> **GIVEN REQUEST**:
Copy out the newsletter excerpt word for word, from "Since Day One" to "at the center.".

> **SELECTED EXCERPT**:
:::::

Since Day One of Latchkey Township, I have taken a wandering approach to introducing you to the extraordinary inhabitants of this land so that you may get a chance to treasure each of these charmers as much as I do. In light of the open hostility from the current U.S. government toward queer and trans people, today’s newsletter is GAY GAY GAY GAY GAY GAY GAY GAY GAY GAY GAY.
As the attempted erasure of LGBTQAI+ folks from history, museums, research, education, and health care unfolds, I am interrupting this catastrophe to tell at least one gay story. But really, this is a story like any other story, it just happens to have queer protagonists at the center.

:::::

> **COLLECTED DATA**:
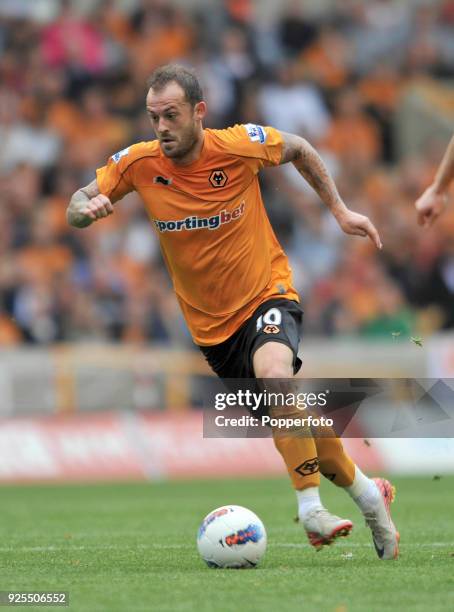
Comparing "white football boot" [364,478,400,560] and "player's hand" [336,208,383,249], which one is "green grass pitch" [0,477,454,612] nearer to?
"white football boot" [364,478,400,560]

:::::

> **RESULT OF THIS EXERCISE**:
Since Day One of Latchkey Township, I have taken a wandering approach to introducing you to the extraordinary inhabitants of this land so that you may get a chance to treasure each of these charmers as much as I do. In light of the open hostility from the current U.S. government toward queer and trans people, today’s newsletter is GAY GAY GAY GAY GAY GAY GAY GAY GAY GAY GAY.
As the attempted erasure of LGBTQAI+ folks from history, museums, research, education, and health care unfolds, I am interrupting this catastrophe to tell at least one gay story. But really, this is a story like any other story, it just happens to have queer protagonists at the center.